The Only Thing I Need

Sky Lacea
General Writing: Idea, Thinking, Opinion
3 min readMay 22, 2015

I want to pause for a while. I wanted to see myself again with myself.

This place, right here — I want to be here again. This is what I need right now. Time and space for myself.

This year has been a roller-coaster ride, I am blessed to be able to get myself busy. As I look back, I couldn’t imagine how I was able to go through all those shits that happened. And all those life’s low moments. Life is full of surprises. Those unexpected moments, those spontaneous happiness among the uneasy ones.

Like today.

I’ve been busy. A lot of thoughts running in my mind. Too many things to think about. Work has been a nuisance lately. I have always been a focused one, being able to cope up with what was given. But lately it seemed I’ve had enough of all the multitask work I’ve been dealing with. I know stress has been lurking behind me that even Sleep is having trouble with his work on me. Coffee, which happens to be my best friend since I had logic, failed to cheer me up. Mark has been keeping me calm. Even travelling which is my passion failed to put the sparks between my shoes. Oh I need something, beer? Nah.

I want to pause for a while. I want to take my life back. I want to get to a place where no one can reach me. I wanted to see myself again with myself, does that make any sense?

Like this area in Hwaseong, South Korea. Inside the Shrine of Our Lady of the Holy Rosary of Namyang, at this particular spot. I went here all alone on my 9th day of vacation. I remember the solemnity of the place. I was basking in the thin rays of the sun like it was the only comfort I need with the cold temperature. I was there looking at the path wondering what’s on the other end. What will happen in my life pretty soon, on that other side. I felt at peace at that moment. I want to stay there forever, forgetting everything I have.

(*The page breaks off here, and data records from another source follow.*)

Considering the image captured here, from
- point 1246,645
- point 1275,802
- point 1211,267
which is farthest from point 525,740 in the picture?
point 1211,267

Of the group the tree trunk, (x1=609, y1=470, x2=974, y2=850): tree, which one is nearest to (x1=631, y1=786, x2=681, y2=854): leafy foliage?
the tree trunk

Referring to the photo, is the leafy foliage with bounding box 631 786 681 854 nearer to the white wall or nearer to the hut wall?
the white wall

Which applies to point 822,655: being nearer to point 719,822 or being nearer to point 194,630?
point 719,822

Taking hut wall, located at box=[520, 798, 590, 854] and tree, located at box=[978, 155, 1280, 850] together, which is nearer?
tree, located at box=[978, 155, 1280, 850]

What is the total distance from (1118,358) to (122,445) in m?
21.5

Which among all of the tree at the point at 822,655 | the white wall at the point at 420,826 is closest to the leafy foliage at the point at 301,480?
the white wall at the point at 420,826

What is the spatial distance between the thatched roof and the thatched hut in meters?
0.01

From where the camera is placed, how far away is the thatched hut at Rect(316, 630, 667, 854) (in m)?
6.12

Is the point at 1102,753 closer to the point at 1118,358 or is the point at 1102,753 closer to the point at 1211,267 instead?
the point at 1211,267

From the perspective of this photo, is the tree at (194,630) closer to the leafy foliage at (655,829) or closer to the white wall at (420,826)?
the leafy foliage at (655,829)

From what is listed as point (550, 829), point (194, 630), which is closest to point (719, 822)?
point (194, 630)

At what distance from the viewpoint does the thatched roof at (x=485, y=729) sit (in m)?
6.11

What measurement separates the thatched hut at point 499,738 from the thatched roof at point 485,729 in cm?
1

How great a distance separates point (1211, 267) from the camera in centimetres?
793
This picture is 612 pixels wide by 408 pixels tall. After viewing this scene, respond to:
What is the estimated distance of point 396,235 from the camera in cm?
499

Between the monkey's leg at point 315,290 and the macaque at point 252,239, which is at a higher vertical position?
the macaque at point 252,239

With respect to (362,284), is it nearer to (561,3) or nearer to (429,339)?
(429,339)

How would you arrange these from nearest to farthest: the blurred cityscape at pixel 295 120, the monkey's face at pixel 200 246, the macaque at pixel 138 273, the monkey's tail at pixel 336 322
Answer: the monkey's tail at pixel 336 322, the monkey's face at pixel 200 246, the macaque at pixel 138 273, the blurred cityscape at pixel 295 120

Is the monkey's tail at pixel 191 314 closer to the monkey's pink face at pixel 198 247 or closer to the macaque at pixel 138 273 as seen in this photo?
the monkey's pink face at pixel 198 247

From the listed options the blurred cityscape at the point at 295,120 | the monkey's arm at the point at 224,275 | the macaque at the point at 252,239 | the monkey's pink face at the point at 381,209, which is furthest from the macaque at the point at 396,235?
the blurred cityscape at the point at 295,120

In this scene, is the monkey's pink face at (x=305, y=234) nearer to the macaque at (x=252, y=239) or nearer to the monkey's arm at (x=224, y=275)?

But my Saviour knows how to handle what I’m feeling right now. I was so stupid to not even think about it. I don’t need a cold, quiet place. I don’t need an awesome place to curl myself up hoping these feelings will step aside. As soon as I uttered His name, He sent me this for me to read and in a matter of seconds, I smiled. These words are enough to make me feel better. Oh God I feel better now.